SOURCE DOCUMENT |
>>>>
1. Two Lehman 120s, each with a 100 amp Balmar controlled with a Balmar regulator.
2. Two banks of four golf car batteries wired to a Off-Port-Starboard-Both switch.
3. Alternator output wired directly to each bank.
4. Output controlled by Balmar Centerfielder.

Here is what is happening.

1. Alternator output to each battery bank tested with Fluke clamp-on meter is around 70 amps each.
2. However, both my Victron BMV battery monitor and my Magnum Energy battery monitor, with the engines running of course, show a discharge of 60 amps, the house load. I would think with 70 amps x 2 going into the batteries, the monitors would show a net positive.
3. When I turn off all loads AC & DC), the monitor shows -0- with the engines off AND with both engines running.
4. With the engines off, the voltage is 12.7
5. With the engines on the voltage is 13.2.
6. When I switch to shore power and the charger comes on, the monitors both show a positive 125 amps, bulk charging.
7. Batteries at 65% SOC.

Gentlemen, any ideas? I am at a loss.
 
You say there’s 70 amps running to the batteries but it’s showing a 60 amp loss. Where are the shunts measuring the current? What path does the alternator send its current to the batteries?
<<<<
DATASET SECTION |
>>>>
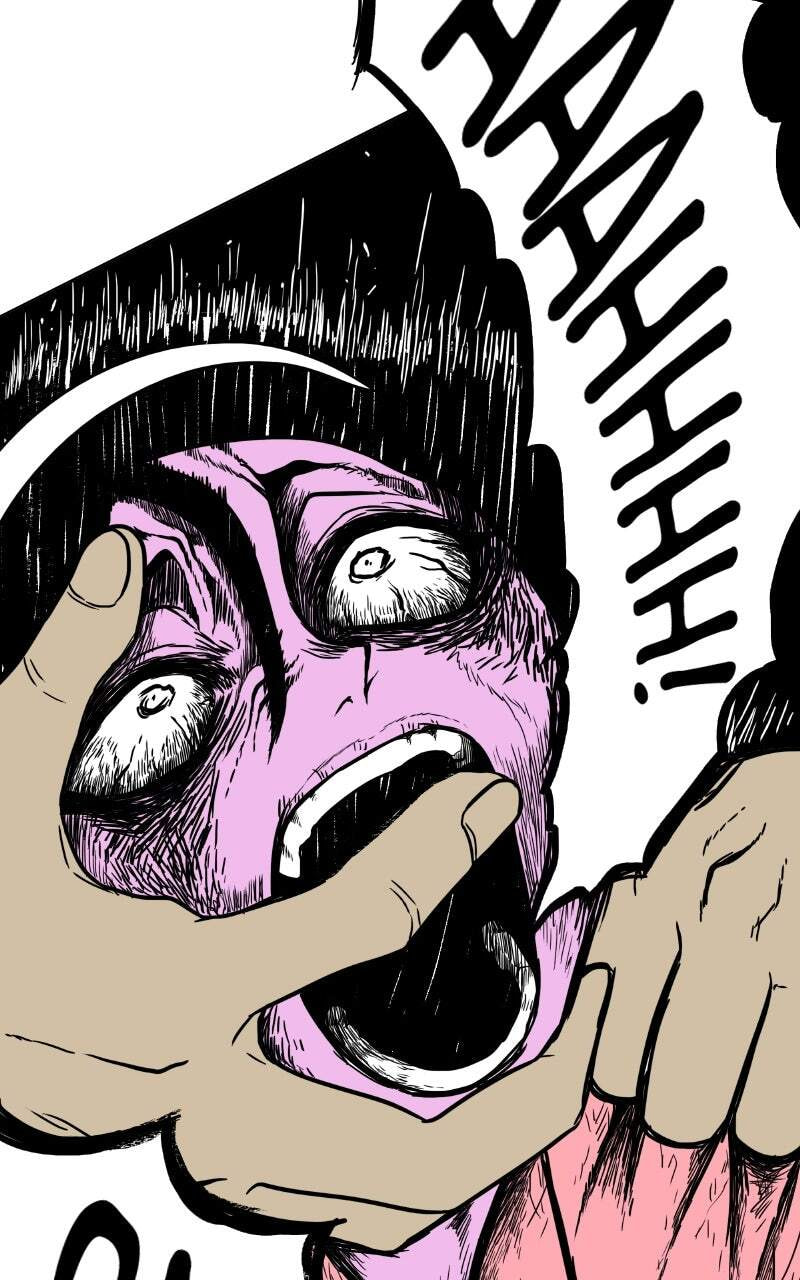 Graymark Chapter 19 page 50 -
<<<<
TASKS |
(A) In the charging post, shorten the paragraph that begins "However, both my Victron" while keeping its main facts.
(B) According to the charging post, what voltage is shown when the engines are on?
(C) Extract the passage of the charging post from "You say there’s" to "to the batteries?".

LIST OF SOLUTIONS |
(A) With the engines running, both the Victron BMV and Magnum Energy battery monitors show a 60-amp discharge (the house load). The writer expected a net positive with 70 amps x 2 going into the batteries.

(B) 13.2 volts.

(C)
You say there’s 70 amps running to the batteries but it’s showing a 60 amp loss. Where are the shunts measuring the current? What path does the alternator send its current to the batteries?